58. A reporting system for adverse drug reactions should be established and maintained, and the necessary action should be taken to minimize identified risks. Reaction reports should be sent to regional or national pharmacovigilance reporting programs where these are available.
59. A reporting system for medication errors should be established and maintained, and the necessary action should be taken to minimize identified risks. Reports of medication errors should be sent to regional or national medication error reporting programs where these are available.
60. Hospital medication practice should be self assessed and data trended internally and compared with best practice in other institutions to improve safety, clinical effectiveness, and cost effectiveness.
61. Hospital medication practices should be reviewed by an external quality assessment accreditation program. Hospitals should act on reports following regular external quality assessment inspections to improve the quality and safety of their practices.
62. Pharmacists’ clinical interventions should be documented in the patient record. These data should be regularly analyzed to improve the quality and safety of medication practice.
63. Trigger tools should be used to provide quantitative data on adverse drug events in the hospital. These data should be regularly reviewed to improve the quality and safety of medication practices.
64. Advanced clinical pharmacy services should manage medication therapy to optimize therapeutic outcomes. Outcomes data from such programs should be regularly reviewed and used to improve the quality and safety of medication practices. Examples include management of anticoagulation therapy, antimicrobial therapy, and therapeutic drug monitoring.

Theme 6 - Human Resources and Training

65. At a national level, health authorities should bring together stakeholders to collaboratively develop evidence-based hospital pharmacy human resource plans aligned to meet health needs and priorities across public and private sectors that optimize patient outcomes.
66. Key stakeholders should ensure that workforce education, training, competency, size, and capacity are appropriate to the levels, coverage, scope, and responsibilities of all cadres providing pharmacy services.
67. Hospital pharmacy human resource plans should cover all cadres and be linked to health targets. Such plans should describe strategies for human resource education and training, recruitment and retention, competency development, salary and career progression pathways, gender-sensitive policies, equitable deployment and distribution, management, and roles and responsibilities of stakeholders for implementation.

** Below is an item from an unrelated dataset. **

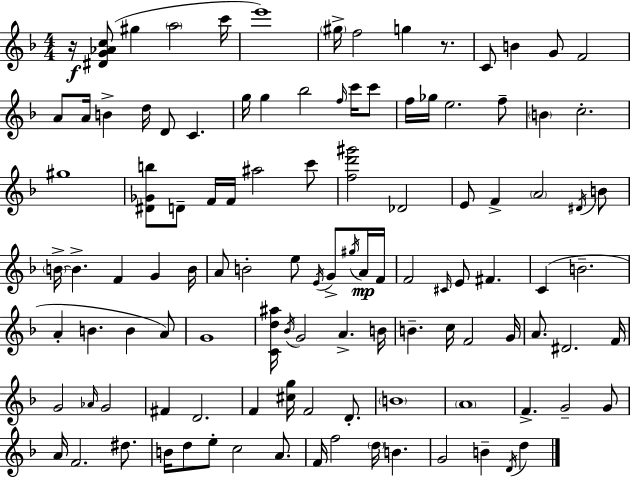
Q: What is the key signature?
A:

68. Hospitals should maintain human resource information systems that contain basic data for planning, training, appraising, and supporting the workforce. Data should be collated at a national level to improve human resource strategy.

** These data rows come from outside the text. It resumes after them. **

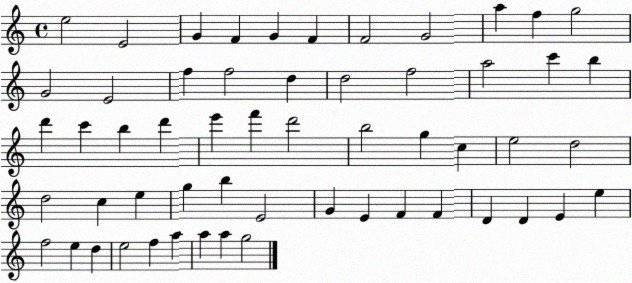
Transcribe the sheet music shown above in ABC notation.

X:1
T:Untitled
M:4/4
L:1/4
K:C
e2 E2 G F G F F2 G2 a f g2 G2 E2 f f2 d d2 f2 a2 c' b d' c' b d' e' f' d'2 b2 g c e2 d2 d2 c e g b E2 G E F F D D E e f2 e d e2 f a a a g2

69. Health authorities, educators, professional associations, and employers should address pharmacy human resource shortages through sustainable strategies for workforce supply, recruitment, and retention, particularly in rural and remote areas.

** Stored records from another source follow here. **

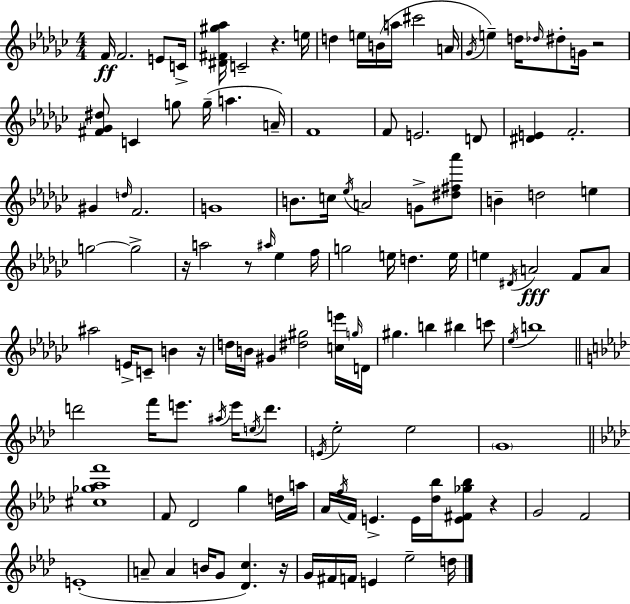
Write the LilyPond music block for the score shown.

{
  \clef treble
  \numericTimeSignature
  \time 4/4
  \key ees \minor
  \repeat volta 2 { f'16\ff f'2. e'8 c'16-> | <dis' fis' gis'' aes''>16 c'2-- r4. e''16 | d''4 e''16 b'16( a''16 cis'''2 a'16 | \acciaccatura { ges'16 } e''4--) d''16 \grace { des''16 } dis''8-. g'16 r2 | \break <fis' ges' dis''>8 c'4 g''8 g''16--( a''4. | a'16--) f'1 | f'8 e'2. | d'8 <dis' e'>4 f'2.-. | \break gis'4 \grace { d''16 } f'2. | g'1 | b'8. c''16 \acciaccatura { ees''16 } a'2 | g'8-> <dis'' fis'' aes'''>8 b'4-- d''2 | \break e''4 g''2~~ g''2-> | r16 a''2 r8 \grace { ais''16 } | ees''4 f''16 g''2 e''16 d''4. | e''16 e''4 \acciaccatura { dis'16 } a'2\fff | \break f'8 a'8 ais''2 e'16-> c'8-- | b'4 r16 d''16 b'16 gis'4 <dis'' gis''>2 | <c'' e'''>16 \grace { g''16 } d'16 gis''4. b''4 | bis''4 c'''8 \acciaccatura { ees''16 } b''1 | \break \bar "||" \break \key aes \major d'''2 f'''16 e'''8. \acciaccatura { ais''16 } e'''16 \acciaccatura { e''16 } d'''8. | \acciaccatura { e'16 } ees''2-. ees''2 | \parenthesize g'1 | \bar "||" \break \key f \minor <cis'' ges'' aes'' f'''>1 | f'8 des'2 g''4 d''16 a''16 | aes'16 \acciaccatura { f''16 } f'16 e'4.-> e'16 <des'' bes''>16 <e' fis' ges'' bes''>8 r4 | g'2 f'2 | \break e'1-.( | a'8-- a'4 b'16 g'8 <des' c''>4.) | r16 g'16 fis'16 f'16 e'4 ees''2-- | d''16 } \bar "|."
}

70. The training programs of mid-level pharmacy human resources (technicians or the equivalent) should be nationally formalized, harmonized, and credentialed for the attainment of defined competencies within a defined scope of practice.
71. Hospital human resource policies should be founded in ethical principles, equal opportunity, and human rights and be compliant with labor regulations, guidelines, and hospital pharmacy practice standards.
72. Nationally, levels of practice and associated competency requirements should be defined and regularly assessed to form a competency framework for all cadres.
73. Hospitals should use a nationally accepted competency framework to assess individual human resource training needs and performance.
74. The hospital pharmacy human resource evidence gap should be explored and addressed through a strategic research agenda.